* Written exercise: Count the lines of the data below that contain the string "region". Reply with only that number.

(Records from a spatial question set)
--------------------------------
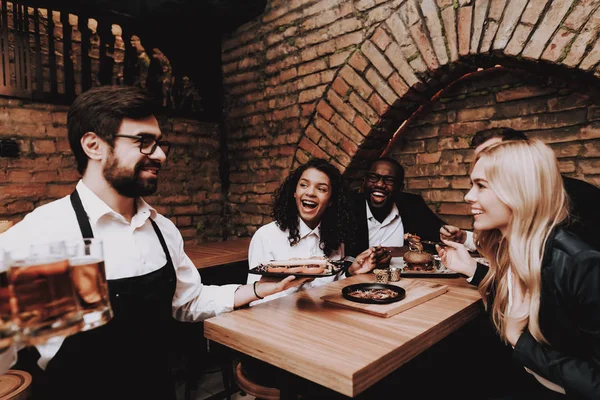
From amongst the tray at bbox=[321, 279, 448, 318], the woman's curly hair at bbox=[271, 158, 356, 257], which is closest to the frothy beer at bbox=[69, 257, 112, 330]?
the tray at bbox=[321, 279, 448, 318]

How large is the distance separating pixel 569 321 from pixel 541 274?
0.16 m

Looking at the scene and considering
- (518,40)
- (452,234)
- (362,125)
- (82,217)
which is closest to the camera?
(82,217)

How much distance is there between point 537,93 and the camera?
2820mm

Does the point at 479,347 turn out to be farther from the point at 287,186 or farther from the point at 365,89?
the point at 365,89


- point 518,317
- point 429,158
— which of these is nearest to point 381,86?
point 429,158

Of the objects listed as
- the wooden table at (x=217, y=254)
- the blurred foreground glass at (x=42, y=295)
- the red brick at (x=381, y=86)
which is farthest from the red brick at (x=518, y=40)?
the blurred foreground glass at (x=42, y=295)

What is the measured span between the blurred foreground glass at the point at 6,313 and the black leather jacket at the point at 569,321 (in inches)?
56.1

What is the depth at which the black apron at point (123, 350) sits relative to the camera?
4.00 feet

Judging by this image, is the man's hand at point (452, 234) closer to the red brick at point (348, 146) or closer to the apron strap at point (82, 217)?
the red brick at point (348, 146)

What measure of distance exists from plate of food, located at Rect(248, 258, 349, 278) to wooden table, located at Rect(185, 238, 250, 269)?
143 cm

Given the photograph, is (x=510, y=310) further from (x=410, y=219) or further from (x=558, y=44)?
(x=410, y=219)

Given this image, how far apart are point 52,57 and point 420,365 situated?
3692 millimetres

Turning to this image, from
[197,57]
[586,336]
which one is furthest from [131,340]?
[197,57]

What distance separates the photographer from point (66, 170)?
3.37 metres
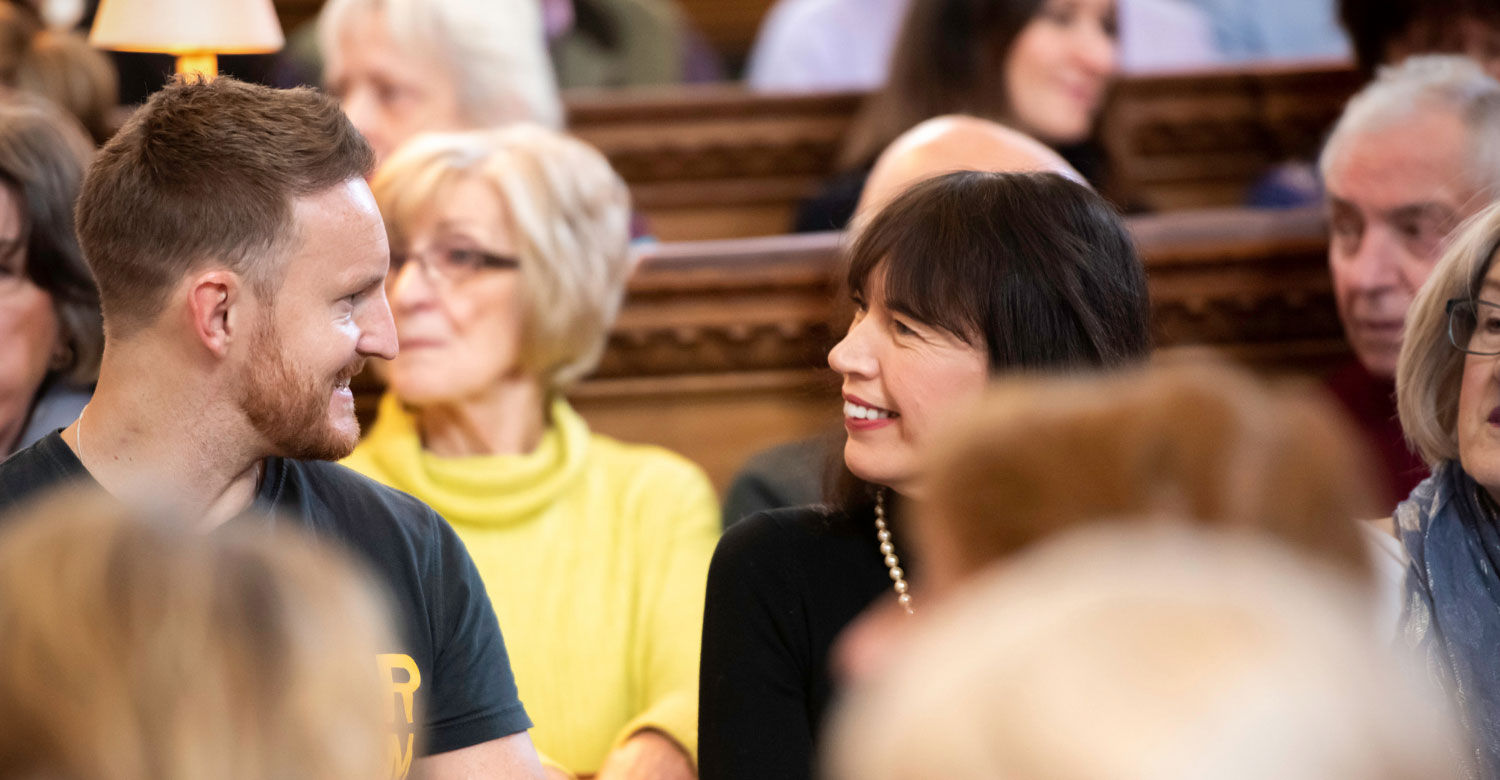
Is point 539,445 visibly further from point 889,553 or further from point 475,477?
point 889,553

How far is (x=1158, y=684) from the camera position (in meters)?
0.71

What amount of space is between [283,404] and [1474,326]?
51.7 inches

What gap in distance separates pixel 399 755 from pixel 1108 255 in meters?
0.91

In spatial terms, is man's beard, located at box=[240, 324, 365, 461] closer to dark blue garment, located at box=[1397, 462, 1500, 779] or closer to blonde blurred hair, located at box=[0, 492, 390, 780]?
blonde blurred hair, located at box=[0, 492, 390, 780]

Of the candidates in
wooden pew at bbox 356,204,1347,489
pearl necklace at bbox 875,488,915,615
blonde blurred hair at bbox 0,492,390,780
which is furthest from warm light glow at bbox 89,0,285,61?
blonde blurred hair at bbox 0,492,390,780

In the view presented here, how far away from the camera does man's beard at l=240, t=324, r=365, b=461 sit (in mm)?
1588

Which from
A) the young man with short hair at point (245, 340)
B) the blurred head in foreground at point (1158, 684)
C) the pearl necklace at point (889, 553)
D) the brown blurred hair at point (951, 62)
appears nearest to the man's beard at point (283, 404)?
the young man with short hair at point (245, 340)

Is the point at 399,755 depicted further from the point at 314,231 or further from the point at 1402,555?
the point at 1402,555

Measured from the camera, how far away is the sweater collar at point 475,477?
7.29 feet

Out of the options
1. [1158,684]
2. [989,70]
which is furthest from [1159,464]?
[989,70]

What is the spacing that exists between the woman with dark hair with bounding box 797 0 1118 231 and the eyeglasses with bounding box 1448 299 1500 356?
128cm

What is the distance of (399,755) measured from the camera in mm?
1613

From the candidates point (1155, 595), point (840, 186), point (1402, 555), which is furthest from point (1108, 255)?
point (840, 186)

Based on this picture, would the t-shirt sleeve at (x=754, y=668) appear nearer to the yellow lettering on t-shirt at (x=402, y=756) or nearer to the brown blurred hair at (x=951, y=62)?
the yellow lettering on t-shirt at (x=402, y=756)
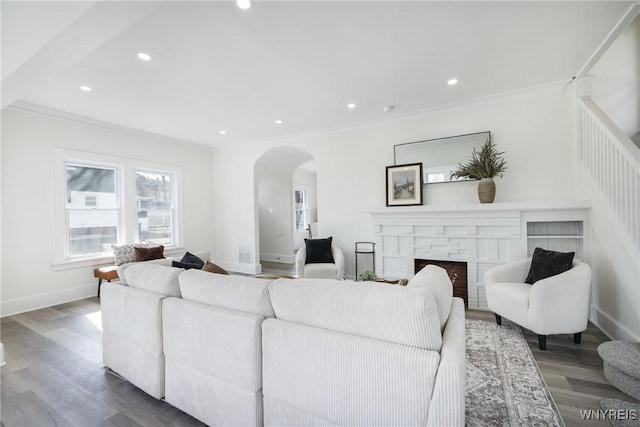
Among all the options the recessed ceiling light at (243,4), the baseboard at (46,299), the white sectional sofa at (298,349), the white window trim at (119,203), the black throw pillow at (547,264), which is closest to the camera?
the white sectional sofa at (298,349)

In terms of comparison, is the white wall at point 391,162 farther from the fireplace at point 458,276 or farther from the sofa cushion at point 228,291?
the sofa cushion at point 228,291

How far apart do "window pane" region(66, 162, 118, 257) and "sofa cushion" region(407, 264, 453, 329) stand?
5.05 m

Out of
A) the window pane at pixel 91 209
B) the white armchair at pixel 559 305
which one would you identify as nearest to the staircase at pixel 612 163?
the white armchair at pixel 559 305

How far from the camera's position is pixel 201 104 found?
376 centimetres

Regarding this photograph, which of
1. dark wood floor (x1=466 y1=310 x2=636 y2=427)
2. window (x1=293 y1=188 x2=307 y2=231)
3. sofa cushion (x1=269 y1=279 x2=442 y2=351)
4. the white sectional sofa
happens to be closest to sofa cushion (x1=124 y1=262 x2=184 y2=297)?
the white sectional sofa

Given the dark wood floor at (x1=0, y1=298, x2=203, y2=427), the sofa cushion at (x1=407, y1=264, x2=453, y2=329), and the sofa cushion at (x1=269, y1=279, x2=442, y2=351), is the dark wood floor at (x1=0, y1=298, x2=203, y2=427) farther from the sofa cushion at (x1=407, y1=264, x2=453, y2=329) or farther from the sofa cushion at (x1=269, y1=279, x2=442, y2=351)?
the sofa cushion at (x1=407, y1=264, x2=453, y2=329)

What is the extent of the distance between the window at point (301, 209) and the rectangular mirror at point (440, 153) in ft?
17.3

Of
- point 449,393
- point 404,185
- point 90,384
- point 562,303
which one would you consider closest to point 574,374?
point 562,303

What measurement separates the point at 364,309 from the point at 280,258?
244 inches

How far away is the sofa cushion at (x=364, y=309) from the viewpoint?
1.13m

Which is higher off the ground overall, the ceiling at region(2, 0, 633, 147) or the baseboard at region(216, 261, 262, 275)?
the ceiling at region(2, 0, 633, 147)

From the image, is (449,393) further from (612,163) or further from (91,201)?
(91,201)

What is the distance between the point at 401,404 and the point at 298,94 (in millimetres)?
3356

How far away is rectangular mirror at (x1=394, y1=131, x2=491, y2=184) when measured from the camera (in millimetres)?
3844
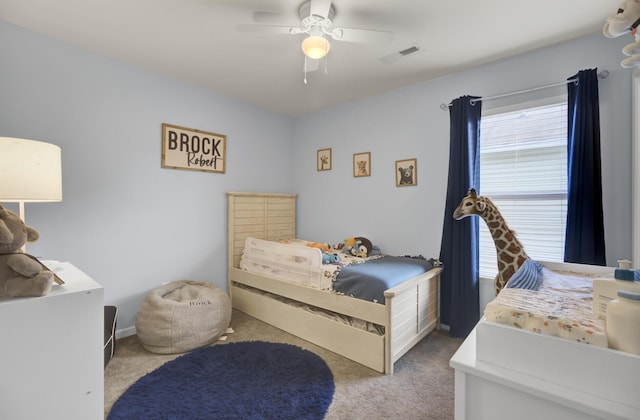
--------------------------------
* Answer in full: 3